CAMP ZEIST, Netherlands — Defense lawyers demanded full access to a batch of classified CIA cables as the trial of two Libyans accused of bombing Pan Am Flight 103 resumed Tuesday following a three-week summer recess.
But Scotland's chief prosecutor insisted that information censored from the cables was not relevant to the 1988 bombing over Lockerbie, Scotland, that killed 270 people, including 189 Americans.
"The United States considers all of this material highly confidential," said Lord Advocate Colin Boyd. He added that Scottish prosecutors were shown the full text last June "in conditions where copies could not be made and would not be allowed."
Boyd said the deleted text referred to CIA agents' real and code names, as well as locations and methods of intelligence gathering.
The 25 cables, dated Aug. 10, 1988, to Aug. 31, 1989, were sent to Washington by CIA agents who interviewed a Libyan spy who has since defected to the United States.
The defector, identified as Abdul Majid Giaka, walked into the U.S. Embassy in Malta in August 1988 — four months before the Lockerbie bombing — and offered his services to the CIA, Boyd said.
The defector is expected to take the stand this week as a key witness. He lives in the United States under the federal witness protection program and has asked to be hidden from the court by screens and electronic voice distortion.
Bill Taylor, a Scottish attorney for Abdel Basset Ali al-Megrahi, showed the court copies of the documents as provided to the defense. Large segments were blacked out.
"It is vital to the securing of a fair trial for these accused that the defense is not disadvantaged vis-a-vis the crown when Giaka is cross-examined," the attorney said. "I emphatically do not accept that what lies behind that blanked-out sections is of no interest to a cross-examiner."
Giaka reportedly saw one of the defendants place the suitcase containing the bomb on an airport conveyor belt in Malta, where all three worked for Libyan Arab Airlines allegedly as cover for their espionage activities.
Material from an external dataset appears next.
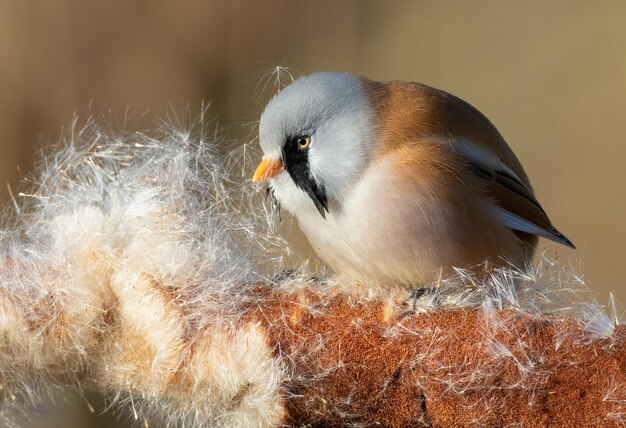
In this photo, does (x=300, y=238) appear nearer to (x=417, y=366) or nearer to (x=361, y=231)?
(x=361, y=231)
According to the indictment, the defendants sent the suitcase bomb onto a flight from the Mediterranean island to Frankfurt, Germany, where it was transferred as unaccompanied luggage onto a feeder flight connecting with Flight 103 in London.
Giaka is considered the closest the prosecutors have to a witness who can directly link the defendants to the crime.
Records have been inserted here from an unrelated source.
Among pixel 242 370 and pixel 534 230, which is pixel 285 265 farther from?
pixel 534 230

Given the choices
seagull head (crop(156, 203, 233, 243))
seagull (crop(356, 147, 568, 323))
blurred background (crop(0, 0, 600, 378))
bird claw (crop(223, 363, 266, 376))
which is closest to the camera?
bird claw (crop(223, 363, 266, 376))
After the court recessed on July 27, Scottish legal experts said the case had been meticulously assembled from reams of forensic evidence compiled during an 11-year international investigation and did not hinge on one or two eyewitnesses.
Prosecutors expect to wrap up their evidence in September, handing the floor to the defense lawyers, whose case is expected to last several months.
The trial began May 3 at a special Scottish courthouse on this former U.S. air base in the Netherlands.
Al-Megrahi and co-defendant Lamen Khalifa Fhimah face up to life in a Scottish prison if convicted on charges of murder, conspiracy to murder and contravention of the British Aviation Security Act in the downing of Flight 103 on Dec. 21, 1988.